**Exercise aim**
Beginning at the line that contains "order: Rodentia" and ending at the last line of the records below, retype each line exactly and add nothing.

**Items from a data source**
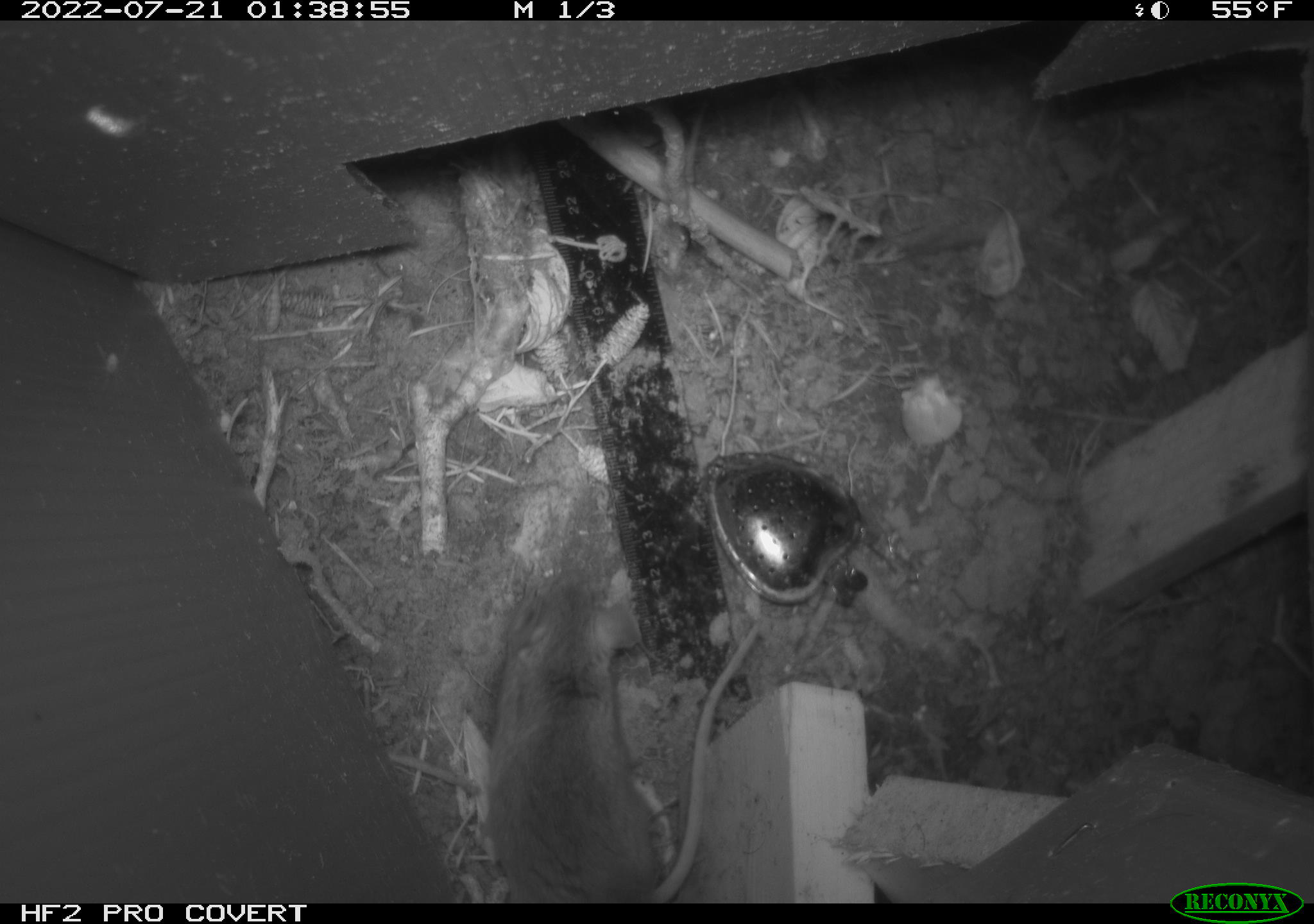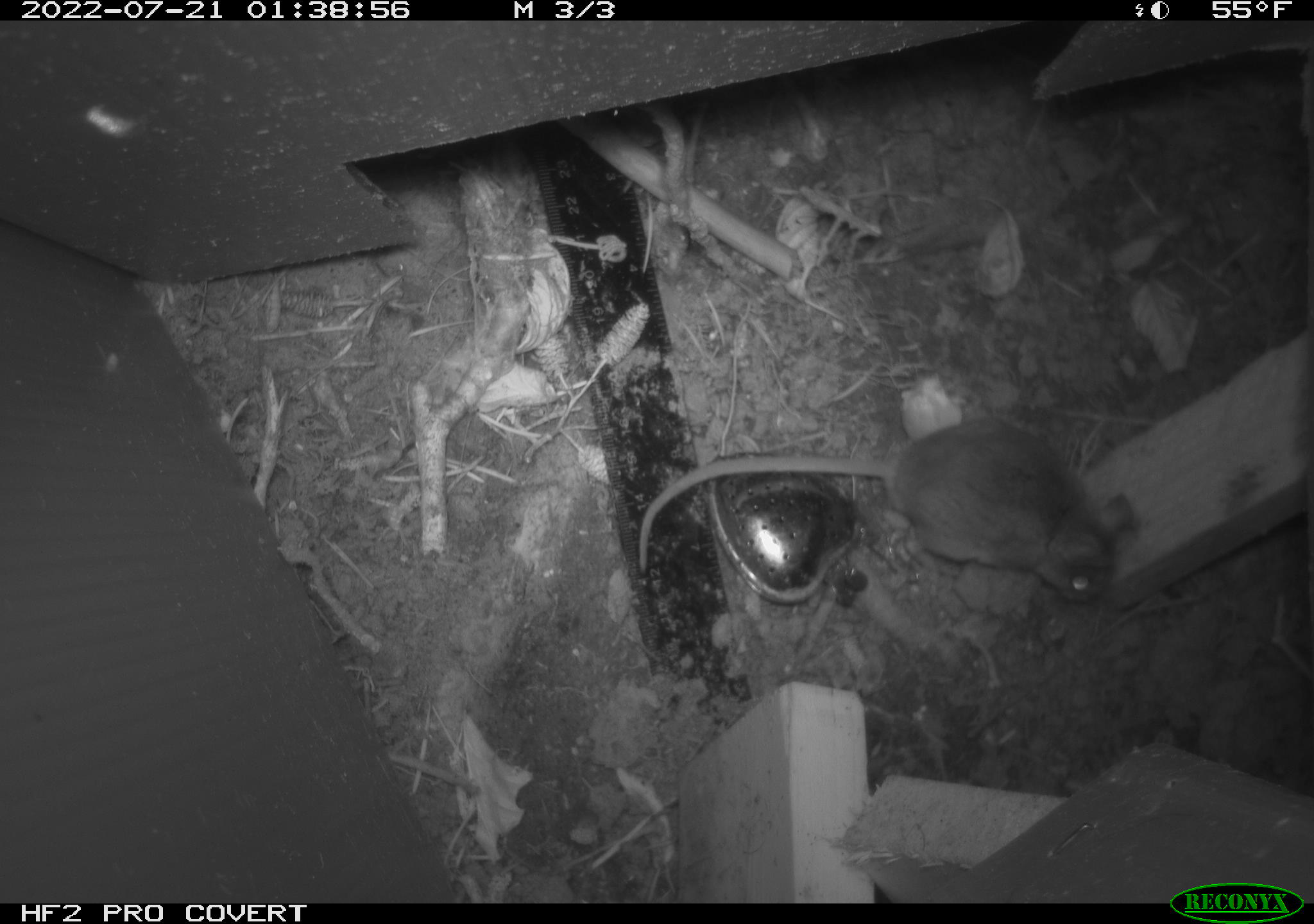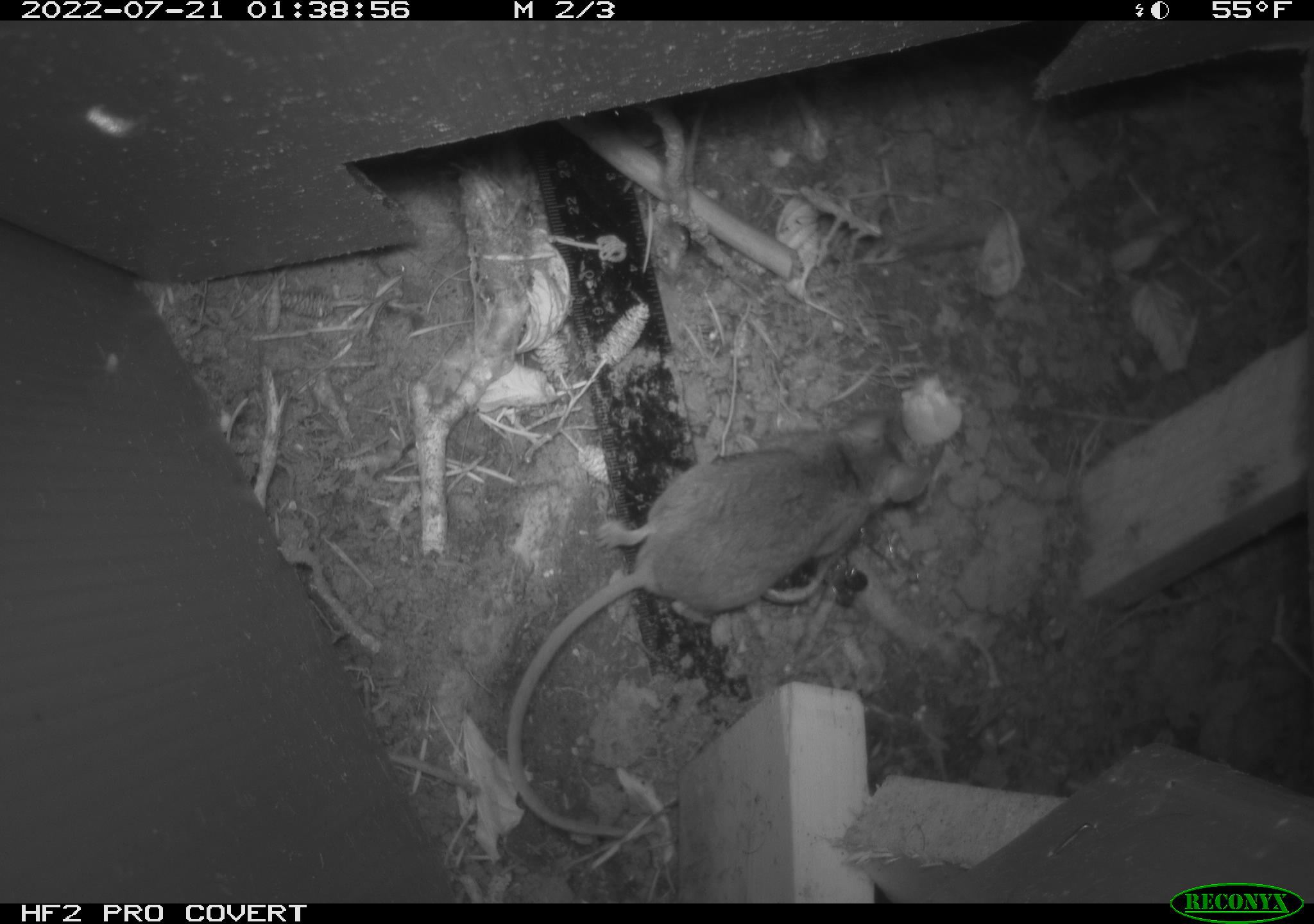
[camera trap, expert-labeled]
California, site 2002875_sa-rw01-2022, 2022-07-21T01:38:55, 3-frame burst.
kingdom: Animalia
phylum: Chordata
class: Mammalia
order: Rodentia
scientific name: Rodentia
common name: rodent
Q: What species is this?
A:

**Solution for this task**
order: Rodentia
scientific name: Rodentia
common name: rodent
Q: What species is this?
A:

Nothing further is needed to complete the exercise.